Volvo Ocean Race. Pushing to the Limit

Xabi Fernandez and Willt Altadill on board MAPFRE.
Photo by Jen Edney/Volvo Ocean Race

by Richard Crockett

It’s been a physical battle and a mental challenge as the crews fight off exhaustion on a final push to the south – with MAPFRE being the first to have broken through the 1000nm to go barrier.

She has also extended her lead over rivals Dongfeng Race Team, but with Dongfeng having chosen to go into ‘Stealth Mode’, her performance and position is unknown at the moment.

The Dongfeng crew enjoying a beautiful sunset.
Photo by Martin Keruzore/Volvo Ocean Race

While the finish line isn’t quite in sight, the most physical element of the battle is in the rear-view mirror for the leaders.

Determined to notch up another victory after winning Leg 2 from Lisbon to Cape Town, MAPFRE skipper Xabi Fernández has been pushing his crew to the absolute limit as they close in on Melbourne.

In an effort to stay in front of Dongfeng after snatching the Leg 3 lead from them on Wednesday, MAPFRE gybed 16 times in less than 12 hours overnight as they skirted the Antarctic Ice Exclusion Zone (AIEZ).

It was twice as many as Dongfeng opted for, with each gybe requiring an incredible physical effort from each crew member, not to mention the slowing of the boat through the gybing process.

Drone footage of Turn the Tide on Plastic.
Photo by Jeremie Lecaudey/Volvo Ocean Race

Yet the hard work paid off – and MAPFRE had more than doubled their lead.

“The last day has been quite crazy here on MAPFRE,” Fernández said. “We’ve done so many manoeuvres.

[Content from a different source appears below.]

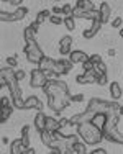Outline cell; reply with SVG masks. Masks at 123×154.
<instances>
[{"mask_svg":"<svg viewBox=\"0 0 123 154\" xmlns=\"http://www.w3.org/2000/svg\"><path fill=\"white\" fill-rule=\"evenodd\" d=\"M118 115H123V105L120 107V110H118Z\"/></svg>","mask_w":123,"mask_h":154,"instance_id":"52","label":"cell"},{"mask_svg":"<svg viewBox=\"0 0 123 154\" xmlns=\"http://www.w3.org/2000/svg\"><path fill=\"white\" fill-rule=\"evenodd\" d=\"M64 25H66V28L69 31H72L75 28V23H74V17H66L64 18Z\"/></svg>","mask_w":123,"mask_h":154,"instance_id":"29","label":"cell"},{"mask_svg":"<svg viewBox=\"0 0 123 154\" xmlns=\"http://www.w3.org/2000/svg\"><path fill=\"white\" fill-rule=\"evenodd\" d=\"M72 45V38L69 35L67 36H63V38L59 39V48H63V46H71Z\"/></svg>","mask_w":123,"mask_h":154,"instance_id":"30","label":"cell"},{"mask_svg":"<svg viewBox=\"0 0 123 154\" xmlns=\"http://www.w3.org/2000/svg\"><path fill=\"white\" fill-rule=\"evenodd\" d=\"M90 154H107V149L99 148V149H95V151H90Z\"/></svg>","mask_w":123,"mask_h":154,"instance_id":"42","label":"cell"},{"mask_svg":"<svg viewBox=\"0 0 123 154\" xmlns=\"http://www.w3.org/2000/svg\"><path fill=\"white\" fill-rule=\"evenodd\" d=\"M108 56H115V49H108Z\"/></svg>","mask_w":123,"mask_h":154,"instance_id":"51","label":"cell"},{"mask_svg":"<svg viewBox=\"0 0 123 154\" xmlns=\"http://www.w3.org/2000/svg\"><path fill=\"white\" fill-rule=\"evenodd\" d=\"M61 61H63V66H64V69H66V72H71V69L74 64H72L69 59H61Z\"/></svg>","mask_w":123,"mask_h":154,"instance_id":"32","label":"cell"},{"mask_svg":"<svg viewBox=\"0 0 123 154\" xmlns=\"http://www.w3.org/2000/svg\"><path fill=\"white\" fill-rule=\"evenodd\" d=\"M53 13L59 17V13H63V7H53Z\"/></svg>","mask_w":123,"mask_h":154,"instance_id":"41","label":"cell"},{"mask_svg":"<svg viewBox=\"0 0 123 154\" xmlns=\"http://www.w3.org/2000/svg\"><path fill=\"white\" fill-rule=\"evenodd\" d=\"M77 133L79 136L84 139L85 144H97V143H100L103 139V133L99 130V128H95L92 123H82L77 126Z\"/></svg>","mask_w":123,"mask_h":154,"instance_id":"3","label":"cell"},{"mask_svg":"<svg viewBox=\"0 0 123 154\" xmlns=\"http://www.w3.org/2000/svg\"><path fill=\"white\" fill-rule=\"evenodd\" d=\"M25 53H26V57L30 62H35V64H39V62L43 61V57H45V54H43V51L39 49L38 43L35 41H30L26 43V46H25Z\"/></svg>","mask_w":123,"mask_h":154,"instance_id":"5","label":"cell"},{"mask_svg":"<svg viewBox=\"0 0 123 154\" xmlns=\"http://www.w3.org/2000/svg\"><path fill=\"white\" fill-rule=\"evenodd\" d=\"M43 92L48 95V105L53 112L59 113L61 110H64L67 105L72 102V97L69 94V89H67V84L64 80H53L49 79L48 82L43 87Z\"/></svg>","mask_w":123,"mask_h":154,"instance_id":"1","label":"cell"},{"mask_svg":"<svg viewBox=\"0 0 123 154\" xmlns=\"http://www.w3.org/2000/svg\"><path fill=\"white\" fill-rule=\"evenodd\" d=\"M110 95H112V98H120L121 95H123V92H121V85L118 82H112L110 84Z\"/></svg>","mask_w":123,"mask_h":154,"instance_id":"20","label":"cell"},{"mask_svg":"<svg viewBox=\"0 0 123 154\" xmlns=\"http://www.w3.org/2000/svg\"><path fill=\"white\" fill-rule=\"evenodd\" d=\"M59 122L56 118H51V116H46V126L45 131H49V133H54V131H59Z\"/></svg>","mask_w":123,"mask_h":154,"instance_id":"17","label":"cell"},{"mask_svg":"<svg viewBox=\"0 0 123 154\" xmlns=\"http://www.w3.org/2000/svg\"><path fill=\"white\" fill-rule=\"evenodd\" d=\"M121 23H123V20H121L120 17H118V18H115V20L112 21V26H113V28H120Z\"/></svg>","mask_w":123,"mask_h":154,"instance_id":"36","label":"cell"},{"mask_svg":"<svg viewBox=\"0 0 123 154\" xmlns=\"http://www.w3.org/2000/svg\"><path fill=\"white\" fill-rule=\"evenodd\" d=\"M118 120H120V115H118V113H115V115H108V120H107L105 126H103L102 133H103V138L108 139V141L123 144V134H120L118 130H117Z\"/></svg>","mask_w":123,"mask_h":154,"instance_id":"4","label":"cell"},{"mask_svg":"<svg viewBox=\"0 0 123 154\" xmlns=\"http://www.w3.org/2000/svg\"><path fill=\"white\" fill-rule=\"evenodd\" d=\"M21 141H23V146L25 148H30V126H23V130H21Z\"/></svg>","mask_w":123,"mask_h":154,"instance_id":"22","label":"cell"},{"mask_svg":"<svg viewBox=\"0 0 123 154\" xmlns=\"http://www.w3.org/2000/svg\"><path fill=\"white\" fill-rule=\"evenodd\" d=\"M120 36H121V38H123V28H121V30H120Z\"/></svg>","mask_w":123,"mask_h":154,"instance_id":"53","label":"cell"},{"mask_svg":"<svg viewBox=\"0 0 123 154\" xmlns=\"http://www.w3.org/2000/svg\"><path fill=\"white\" fill-rule=\"evenodd\" d=\"M118 110H120V105L117 103V102H105L102 100V98H92V100L89 102V107L85 110L84 113H81V115H75L72 116L69 120L71 125H82V123H89L92 122V118L95 115H99V113H105V115H115V113H118Z\"/></svg>","mask_w":123,"mask_h":154,"instance_id":"2","label":"cell"},{"mask_svg":"<svg viewBox=\"0 0 123 154\" xmlns=\"http://www.w3.org/2000/svg\"><path fill=\"white\" fill-rule=\"evenodd\" d=\"M82 100H84V95H81V94H77V95L72 97V102H82Z\"/></svg>","mask_w":123,"mask_h":154,"instance_id":"43","label":"cell"},{"mask_svg":"<svg viewBox=\"0 0 123 154\" xmlns=\"http://www.w3.org/2000/svg\"><path fill=\"white\" fill-rule=\"evenodd\" d=\"M82 67H84V72H90V71H94V64H92L90 61L84 62V64H82Z\"/></svg>","mask_w":123,"mask_h":154,"instance_id":"34","label":"cell"},{"mask_svg":"<svg viewBox=\"0 0 123 154\" xmlns=\"http://www.w3.org/2000/svg\"><path fill=\"white\" fill-rule=\"evenodd\" d=\"M72 12H74V7L71 5V3H66V5H63V13L66 17H72Z\"/></svg>","mask_w":123,"mask_h":154,"instance_id":"31","label":"cell"},{"mask_svg":"<svg viewBox=\"0 0 123 154\" xmlns=\"http://www.w3.org/2000/svg\"><path fill=\"white\" fill-rule=\"evenodd\" d=\"M105 84H107V74L100 75L99 79H97V85H105Z\"/></svg>","mask_w":123,"mask_h":154,"instance_id":"38","label":"cell"},{"mask_svg":"<svg viewBox=\"0 0 123 154\" xmlns=\"http://www.w3.org/2000/svg\"><path fill=\"white\" fill-rule=\"evenodd\" d=\"M8 90H10V95H12L13 100L21 98V90H20V85H18V80L17 79H13L12 82L8 84Z\"/></svg>","mask_w":123,"mask_h":154,"instance_id":"16","label":"cell"},{"mask_svg":"<svg viewBox=\"0 0 123 154\" xmlns=\"http://www.w3.org/2000/svg\"><path fill=\"white\" fill-rule=\"evenodd\" d=\"M97 79H99V75H97L95 71H90V72H84V74L77 75V82L79 84H95Z\"/></svg>","mask_w":123,"mask_h":154,"instance_id":"9","label":"cell"},{"mask_svg":"<svg viewBox=\"0 0 123 154\" xmlns=\"http://www.w3.org/2000/svg\"><path fill=\"white\" fill-rule=\"evenodd\" d=\"M49 154H63V152L57 151V149H51V152H49Z\"/></svg>","mask_w":123,"mask_h":154,"instance_id":"50","label":"cell"},{"mask_svg":"<svg viewBox=\"0 0 123 154\" xmlns=\"http://www.w3.org/2000/svg\"><path fill=\"white\" fill-rule=\"evenodd\" d=\"M10 113H12V107H2V116H0V122L5 123V120L10 116Z\"/></svg>","mask_w":123,"mask_h":154,"instance_id":"28","label":"cell"},{"mask_svg":"<svg viewBox=\"0 0 123 154\" xmlns=\"http://www.w3.org/2000/svg\"><path fill=\"white\" fill-rule=\"evenodd\" d=\"M35 33H36V31L33 30V28L28 26L26 30H25V41H26V43L33 41V39H35Z\"/></svg>","mask_w":123,"mask_h":154,"instance_id":"26","label":"cell"},{"mask_svg":"<svg viewBox=\"0 0 123 154\" xmlns=\"http://www.w3.org/2000/svg\"><path fill=\"white\" fill-rule=\"evenodd\" d=\"M89 61H90V62H92V64H94V66H95V64H99V62H100V61H102V57H100V56H99V54H92V56H90V57H89Z\"/></svg>","mask_w":123,"mask_h":154,"instance_id":"33","label":"cell"},{"mask_svg":"<svg viewBox=\"0 0 123 154\" xmlns=\"http://www.w3.org/2000/svg\"><path fill=\"white\" fill-rule=\"evenodd\" d=\"M15 77H17L18 82H20V80L25 77V71H21V69H20V71H17V72H15Z\"/></svg>","mask_w":123,"mask_h":154,"instance_id":"40","label":"cell"},{"mask_svg":"<svg viewBox=\"0 0 123 154\" xmlns=\"http://www.w3.org/2000/svg\"><path fill=\"white\" fill-rule=\"evenodd\" d=\"M77 7L81 10H84V12H92V10H95V5H94V2H90V0H79Z\"/></svg>","mask_w":123,"mask_h":154,"instance_id":"21","label":"cell"},{"mask_svg":"<svg viewBox=\"0 0 123 154\" xmlns=\"http://www.w3.org/2000/svg\"><path fill=\"white\" fill-rule=\"evenodd\" d=\"M7 62H8V66H10V67H15L18 61H17V57H15V56H10L8 59H7Z\"/></svg>","mask_w":123,"mask_h":154,"instance_id":"37","label":"cell"},{"mask_svg":"<svg viewBox=\"0 0 123 154\" xmlns=\"http://www.w3.org/2000/svg\"><path fill=\"white\" fill-rule=\"evenodd\" d=\"M41 141H43V144H46V146H49L51 148V144H53V134L49 133V131H43L41 133Z\"/></svg>","mask_w":123,"mask_h":154,"instance_id":"23","label":"cell"},{"mask_svg":"<svg viewBox=\"0 0 123 154\" xmlns=\"http://www.w3.org/2000/svg\"><path fill=\"white\" fill-rule=\"evenodd\" d=\"M25 108H36L38 112H41V110H43V103L39 102L38 97L31 95V97H28L26 100H25Z\"/></svg>","mask_w":123,"mask_h":154,"instance_id":"14","label":"cell"},{"mask_svg":"<svg viewBox=\"0 0 123 154\" xmlns=\"http://www.w3.org/2000/svg\"><path fill=\"white\" fill-rule=\"evenodd\" d=\"M12 5H21V0H10Z\"/></svg>","mask_w":123,"mask_h":154,"instance_id":"48","label":"cell"},{"mask_svg":"<svg viewBox=\"0 0 123 154\" xmlns=\"http://www.w3.org/2000/svg\"><path fill=\"white\" fill-rule=\"evenodd\" d=\"M46 20H51V13H49L48 10H41V12L36 15V21H38V23H43V21H46Z\"/></svg>","mask_w":123,"mask_h":154,"instance_id":"25","label":"cell"},{"mask_svg":"<svg viewBox=\"0 0 123 154\" xmlns=\"http://www.w3.org/2000/svg\"><path fill=\"white\" fill-rule=\"evenodd\" d=\"M35 126H36V130H39L41 133L45 131V126H46V116H45V113H43V112H38V113H36Z\"/></svg>","mask_w":123,"mask_h":154,"instance_id":"18","label":"cell"},{"mask_svg":"<svg viewBox=\"0 0 123 154\" xmlns=\"http://www.w3.org/2000/svg\"><path fill=\"white\" fill-rule=\"evenodd\" d=\"M25 146H23V141H21V138L15 139V141L12 143V148H10V154H23L25 151Z\"/></svg>","mask_w":123,"mask_h":154,"instance_id":"19","label":"cell"},{"mask_svg":"<svg viewBox=\"0 0 123 154\" xmlns=\"http://www.w3.org/2000/svg\"><path fill=\"white\" fill-rule=\"evenodd\" d=\"M121 92H123V89H121Z\"/></svg>","mask_w":123,"mask_h":154,"instance_id":"54","label":"cell"},{"mask_svg":"<svg viewBox=\"0 0 123 154\" xmlns=\"http://www.w3.org/2000/svg\"><path fill=\"white\" fill-rule=\"evenodd\" d=\"M94 71L97 72V75H99V77H100V75H105V72H107V64L100 61L99 64L94 66Z\"/></svg>","mask_w":123,"mask_h":154,"instance_id":"24","label":"cell"},{"mask_svg":"<svg viewBox=\"0 0 123 154\" xmlns=\"http://www.w3.org/2000/svg\"><path fill=\"white\" fill-rule=\"evenodd\" d=\"M72 151H74V152H87V148H85V143L77 141L74 146H72Z\"/></svg>","mask_w":123,"mask_h":154,"instance_id":"27","label":"cell"},{"mask_svg":"<svg viewBox=\"0 0 123 154\" xmlns=\"http://www.w3.org/2000/svg\"><path fill=\"white\" fill-rule=\"evenodd\" d=\"M30 26H31V28H33V30H35V31H38V28H39V23H38V21H36V20H35V21H33V23H31V25H30Z\"/></svg>","mask_w":123,"mask_h":154,"instance_id":"45","label":"cell"},{"mask_svg":"<svg viewBox=\"0 0 123 154\" xmlns=\"http://www.w3.org/2000/svg\"><path fill=\"white\" fill-rule=\"evenodd\" d=\"M69 61L74 64V62H87L89 61V56L84 53V51H81V49H75V51H71V54H69Z\"/></svg>","mask_w":123,"mask_h":154,"instance_id":"10","label":"cell"},{"mask_svg":"<svg viewBox=\"0 0 123 154\" xmlns=\"http://www.w3.org/2000/svg\"><path fill=\"white\" fill-rule=\"evenodd\" d=\"M28 13V8L25 7H18L13 13H7V12H0V20L2 21H18L23 20V17Z\"/></svg>","mask_w":123,"mask_h":154,"instance_id":"6","label":"cell"},{"mask_svg":"<svg viewBox=\"0 0 123 154\" xmlns=\"http://www.w3.org/2000/svg\"><path fill=\"white\" fill-rule=\"evenodd\" d=\"M23 154H35V149L33 148H28V149H25Z\"/></svg>","mask_w":123,"mask_h":154,"instance_id":"47","label":"cell"},{"mask_svg":"<svg viewBox=\"0 0 123 154\" xmlns=\"http://www.w3.org/2000/svg\"><path fill=\"white\" fill-rule=\"evenodd\" d=\"M59 53H61V54H71V46H63V48H59Z\"/></svg>","mask_w":123,"mask_h":154,"instance_id":"39","label":"cell"},{"mask_svg":"<svg viewBox=\"0 0 123 154\" xmlns=\"http://www.w3.org/2000/svg\"><path fill=\"white\" fill-rule=\"evenodd\" d=\"M49 21H51V23H54V25H61V23H64V20H63L61 17H57V15H53Z\"/></svg>","mask_w":123,"mask_h":154,"instance_id":"35","label":"cell"},{"mask_svg":"<svg viewBox=\"0 0 123 154\" xmlns=\"http://www.w3.org/2000/svg\"><path fill=\"white\" fill-rule=\"evenodd\" d=\"M2 143H3V144H8V138L3 136V138H2Z\"/></svg>","mask_w":123,"mask_h":154,"instance_id":"49","label":"cell"},{"mask_svg":"<svg viewBox=\"0 0 123 154\" xmlns=\"http://www.w3.org/2000/svg\"><path fill=\"white\" fill-rule=\"evenodd\" d=\"M107 120H108V115H105V113H99V115L94 116L90 123H92L95 128H99V130L102 131L103 126H105V123H107Z\"/></svg>","mask_w":123,"mask_h":154,"instance_id":"15","label":"cell"},{"mask_svg":"<svg viewBox=\"0 0 123 154\" xmlns=\"http://www.w3.org/2000/svg\"><path fill=\"white\" fill-rule=\"evenodd\" d=\"M100 26H102V21H100V18H99V20H94V21H92V26H90L89 30H85L84 33H82V36H84V38H87V39L94 38V36H95L97 33H99Z\"/></svg>","mask_w":123,"mask_h":154,"instance_id":"11","label":"cell"},{"mask_svg":"<svg viewBox=\"0 0 123 154\" xmlns=\"http://www.w3.org/2000/svg\"><path fill=\"white\" fill-rule=\"evenodd\" d=\"M46 82H48V77L45 75V72L41 69H33L31 71V79H30L31 87H45Z\"/></svg>","mask_w":123,"mask_h":154,"instance_id":"7","label":"cell"},{"mask_svg":"<svg viewBox=\"0 0 123 154\" xmlns=\"http://www.w3.org/2000/svg\"><path fill=\"white\" fill-rule=\"evenodd\" d=\"M15 72L17 71H13L12 67H3L2 69V72H0V75H2V80H0V85L2 87H8V84L12 82L13 79H17L15 77Z\"/></svg>","mask_w":123,"mask_h":154,"instance_id":"8","label":"cell"},{"mask_svg":"<svg viewBox=\"0 0 123 154\" xmlns=\"http://www.w3.org/2000/svg\"><path fill=\"white\" fill-rule=\"evenodd\" d=\"M54 66H56V59H51V57H43V61L38 64V69H41L43 72H48V71L53 72ZM53 74H54V72H53Z\"/></svg>","mask_w":123,"mask_h":154,"instance_id":"12","label":"cell"},{"mask_svg":"<svg viewBox=\"0 0 123 154\" xmlns=\"http://www.w3.org/2000/svg\"><path fill=\"white\" fill-rule=\"evenodd\" d=\"M99 13H100V21H102V23H107V21H110V13H112V8H110V5H108L107 2H103L102 5H100Z\"/></svg>","mask_w":123,"mask_h":154,"instance_id":"13","label":"cell"},{"mask_svg":"<svg viewBox=\"0 0 123 154\" xmlns=\"http://www.w3.org/2000/svg\"><path fill=\"white\" fill-rule=\"evenodd\" d=\"M67 123H69V120H67V118H63V120H59V128H64V126H67Z\"/></svg>","mask_w":123,"mask_h":154,"instance_id":"44","label":"cell"},{"mask_svg":"<svg viewBox=\"0 0 123 154\" xmlns=\"http://www.w3.org/2000/svg\"><path fill=\"white\" fill-rule=\"evenodd\" d=\"M2 107H10V105H8V98H7V97H2Z\"/></svg>","mask_w":123,"mask_h":154,"instance_id":"46","label":"cell"}]
</instances>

We have to go south now to get to the low pressure, and that’s why we’ve had to do so many gybes. It’s pretty hard, but it’s paid off. Now we are free to sail south all day and night, and tomorrow morning we will gybe and start heading north towards Melbourne.”

Louis Balcaen stearing Brunel.
Photo by Ugo Fonolla/Volvo Ocean Race

Team Brunel remained within 35 miles of third-placed Vestas 11th Hour Racing at the most recent position report, keeping alive skipper Bouwe Bekking’s hopes of a first podium finish in this edition.

On board Vestas 11th Hour.
Photo by Sam Greenfield/Volvo Ocean Race

On sixth-placed Turn the Tide on Plastic, 400 miles behind MAPFRE, skipper Dee Caffari said a dark mood had lifted thanks to an improvement in the weather forecasts that could see them avoid getting swallowed up by a large high pressure system and therefore get to Melbourne quicker than first thought.

“It is not looking as bleak as it was before and this is giving us hope,” Caffari said. “We had three position reports in a row that were really bad and morale took a beating. I am a glass half full person and even I struggled with this one. However, finally we have had some wind that the others around us have not had and are making progress in the right direction for a change and it feels great.”
Meanwhile pods of Antarctic minke whales provided both Team Sun Hung Kai/Scallywag in fifth and seventh-placed team AkzoNobel with some light relief as they charged past at speeds much faster than the Volvo Ocean 65s.
“It’s not every day you get to sail through the Southern Ocean with eight of your mates and an OBR and see that sort of thing,” Scallywag’s Tom Clout said. “It was a pretty cool little moment – one we’re going to remember for the rest of our lives.”